Lemonade. The movie. Being mindful of what matters.
Lemonade.The 2009 movie about layoffs may be old, but the conditions and issues it talks about are even more relevant today. And worth being mindful of.
Some of us know the experience.
HUMAN RESOURCES: “Please, sit down. As you may know the firm is seeking to adjust our overall operation costs and overhead in response to the weakening demand. This includes reducing staffing levels.
As a result, a number of positions at this facility are being eliminated and your position is one being affected. Therefore, we need to begin the process to…(favorite jargon goes here):
- Lay you off
- Right-size the organization
- Fire you
- Adjusting to shifts in demand
- Begin corporate outplacing
- Make dost improvement plans
- Reduce redundancy
- Transfer ”Non-essential” employees
- Rebalancing our human capital
- Re-engineering our work teams
- We’re terminating your position
Layoffs. “It’s not you. It’s us.”
Corporate layoffs often feel like a romantic breakup. You may have thought you were doing well together. But your partner, or in this case, the company suddenly tells you they’ve made a new choice and that choice isn’t you.

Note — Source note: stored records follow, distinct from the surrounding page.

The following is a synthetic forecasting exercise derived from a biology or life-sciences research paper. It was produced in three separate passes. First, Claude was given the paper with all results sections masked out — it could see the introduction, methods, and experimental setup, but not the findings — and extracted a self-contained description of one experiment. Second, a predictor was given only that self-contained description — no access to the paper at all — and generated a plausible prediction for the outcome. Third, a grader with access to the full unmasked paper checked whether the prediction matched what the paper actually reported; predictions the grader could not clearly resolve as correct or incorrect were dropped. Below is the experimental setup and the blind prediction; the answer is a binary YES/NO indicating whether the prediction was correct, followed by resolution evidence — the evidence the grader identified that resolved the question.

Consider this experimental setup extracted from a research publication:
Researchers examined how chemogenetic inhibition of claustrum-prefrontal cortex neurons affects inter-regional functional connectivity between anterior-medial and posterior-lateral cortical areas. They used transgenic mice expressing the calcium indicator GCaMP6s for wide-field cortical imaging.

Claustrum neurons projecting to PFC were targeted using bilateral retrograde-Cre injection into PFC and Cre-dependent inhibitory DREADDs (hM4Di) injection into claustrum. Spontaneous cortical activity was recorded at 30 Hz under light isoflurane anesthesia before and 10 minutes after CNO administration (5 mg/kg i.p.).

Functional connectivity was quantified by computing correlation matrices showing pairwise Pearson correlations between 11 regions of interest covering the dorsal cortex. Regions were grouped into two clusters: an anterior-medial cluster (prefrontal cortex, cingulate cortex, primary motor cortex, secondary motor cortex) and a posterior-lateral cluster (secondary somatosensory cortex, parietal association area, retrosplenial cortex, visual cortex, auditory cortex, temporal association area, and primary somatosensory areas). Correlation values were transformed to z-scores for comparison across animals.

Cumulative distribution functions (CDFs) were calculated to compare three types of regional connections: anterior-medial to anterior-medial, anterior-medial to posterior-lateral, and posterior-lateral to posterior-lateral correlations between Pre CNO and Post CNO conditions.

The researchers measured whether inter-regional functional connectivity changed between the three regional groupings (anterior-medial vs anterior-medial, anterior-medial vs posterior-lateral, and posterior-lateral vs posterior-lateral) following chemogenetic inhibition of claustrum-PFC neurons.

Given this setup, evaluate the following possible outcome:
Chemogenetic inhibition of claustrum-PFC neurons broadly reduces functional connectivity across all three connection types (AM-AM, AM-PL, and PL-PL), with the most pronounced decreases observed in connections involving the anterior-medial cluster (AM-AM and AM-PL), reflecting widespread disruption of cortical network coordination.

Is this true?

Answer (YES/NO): NO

Get your things and go. It’s like being placed in a raft and pushed away, you find yourself drifting in the open sea of “opportunity.” As the shoreline that was once your job gets farther and farther from view until you can’t see it anymore, two questions emerge…
What do you do now?
What do you want to be now?
The movie Lemonade offers some insight.
This short movie, produced and written by laid-off Arnold Boston senior copywriter Erik Proulx (fired a week after talking to his boss about a raise and promotion), the movie focuses on various advertising professionals across the country and their look on their lives after being laid off during the mass industry layoffs (over 130,000) during the financial collapse of 2008.
What struck me about the movie was how each of these former creative directors, writers and designers talked about the day they we’re fired. A termination progression of “It’s not me. Oh, it is me? You want me to get out, now? Uh, ok.” One day they walked in their ad agency thinking they had one life, and in minutes, walked out looking for another.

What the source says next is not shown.